Im Rahmen seiner am selben Tag erfolgten Erstbefragung durch Organe des öffentlichen Sicherheitsdienstes erklärte der Beschwerdeführer Folgendes:
"Warum stellen Sie einen (neuerlichen) Asylantrag? Was hat sich seit der Rechtskraft konkret gegenüber Ihrem bereits entschiedenen Verfahren – in persönlicher Hinsicht und im Hinblick auf die Gefährdungslage im Herkunftsstaat – verändert?

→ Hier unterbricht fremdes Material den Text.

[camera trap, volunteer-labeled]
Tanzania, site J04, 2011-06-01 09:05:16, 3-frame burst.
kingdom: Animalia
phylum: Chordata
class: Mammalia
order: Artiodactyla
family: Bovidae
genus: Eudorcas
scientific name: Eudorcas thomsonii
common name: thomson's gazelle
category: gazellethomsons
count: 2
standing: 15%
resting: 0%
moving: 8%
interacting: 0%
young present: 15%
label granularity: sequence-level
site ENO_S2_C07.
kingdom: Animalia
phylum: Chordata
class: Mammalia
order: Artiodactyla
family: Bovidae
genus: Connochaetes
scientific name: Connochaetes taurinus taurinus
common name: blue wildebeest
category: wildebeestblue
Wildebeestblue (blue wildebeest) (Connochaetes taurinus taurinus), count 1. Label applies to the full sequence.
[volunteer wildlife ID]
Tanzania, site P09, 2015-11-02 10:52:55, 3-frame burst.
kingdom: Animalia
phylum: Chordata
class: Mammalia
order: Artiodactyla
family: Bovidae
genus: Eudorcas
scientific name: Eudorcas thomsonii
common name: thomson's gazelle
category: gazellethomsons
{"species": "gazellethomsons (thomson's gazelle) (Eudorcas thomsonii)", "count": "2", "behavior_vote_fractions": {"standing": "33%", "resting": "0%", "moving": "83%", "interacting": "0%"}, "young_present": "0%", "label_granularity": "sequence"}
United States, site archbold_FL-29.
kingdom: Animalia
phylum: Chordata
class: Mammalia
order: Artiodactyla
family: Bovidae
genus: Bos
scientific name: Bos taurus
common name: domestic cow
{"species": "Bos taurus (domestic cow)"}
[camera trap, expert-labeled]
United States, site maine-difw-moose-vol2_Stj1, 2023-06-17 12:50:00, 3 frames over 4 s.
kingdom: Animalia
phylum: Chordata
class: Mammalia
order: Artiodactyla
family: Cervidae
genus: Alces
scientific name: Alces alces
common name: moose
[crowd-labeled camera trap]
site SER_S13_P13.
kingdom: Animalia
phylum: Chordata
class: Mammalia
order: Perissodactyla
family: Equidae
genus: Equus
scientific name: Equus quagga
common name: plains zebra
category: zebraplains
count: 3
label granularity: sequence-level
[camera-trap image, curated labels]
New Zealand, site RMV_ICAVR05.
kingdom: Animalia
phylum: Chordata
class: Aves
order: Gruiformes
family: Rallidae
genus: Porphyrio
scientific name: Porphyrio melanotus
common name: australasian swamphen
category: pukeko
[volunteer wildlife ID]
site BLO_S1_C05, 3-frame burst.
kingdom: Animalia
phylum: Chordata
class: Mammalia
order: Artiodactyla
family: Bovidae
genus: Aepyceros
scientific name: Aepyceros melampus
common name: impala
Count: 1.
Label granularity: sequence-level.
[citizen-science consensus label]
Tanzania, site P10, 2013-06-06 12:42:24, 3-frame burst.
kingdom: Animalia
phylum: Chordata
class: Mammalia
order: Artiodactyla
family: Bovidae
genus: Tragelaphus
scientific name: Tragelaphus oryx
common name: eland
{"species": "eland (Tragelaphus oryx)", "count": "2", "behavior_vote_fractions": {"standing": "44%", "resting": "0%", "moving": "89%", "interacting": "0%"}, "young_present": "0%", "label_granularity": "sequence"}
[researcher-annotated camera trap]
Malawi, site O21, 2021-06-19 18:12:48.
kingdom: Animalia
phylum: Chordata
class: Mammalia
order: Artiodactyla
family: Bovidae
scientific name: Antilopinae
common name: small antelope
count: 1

In Deutschland erhielt ich eine Negativ-Entscheidung meines dortigen gestellten Asylantrages. Ich wurde dort gefragt, ob ich zurück nach Österreich wolle. Dies bejahte ich. In mein Heimatland möchte ich nicht zurück, weil es zwischen meiner Volksgruppe und anderen Volksgruppen immer wieder Probleme gibt. Außerdem finde ich in meinem Heimatland keine Arbeit. In meinem Heimatland hat sich zwischenzeitlich nichts geändert.
Was befürchten Sie bei einer Rückkehr in ihre Heimat?
Ich bekomme keine Arbeit und kein Geld, weil es Probleme zwischen Berbern und Arabern gibt."
In der Einvernahme vor der belangten Behörde am 14. September 2017 machte der Beschwerdeführer folgende Angaben:
"Warum stellen Sie neuerlich einen Asylantrag?
In Deutschland wurde mein Antrag abgelehnt und man sagte dass ich nach Österreich zurückkehren soll um einen Asylantrag zu stellen. Ich gehöre der amaziri Volksgruppe an, wir sprechen kein arabisch, deshalb werden wir als Minderheit von den Arabern schlecht behandelt. Wir haben kein Anspruch auf Bildung und Arbeit in Marokko.
Gibt es Änderungen an den Fluchtgründen seit 2.6.2016?
Die Lage ist schlimmer geworden, die Araber haben auf meine Verwandten geschossen und sie haben mir immer wieder Drohungen geschickt."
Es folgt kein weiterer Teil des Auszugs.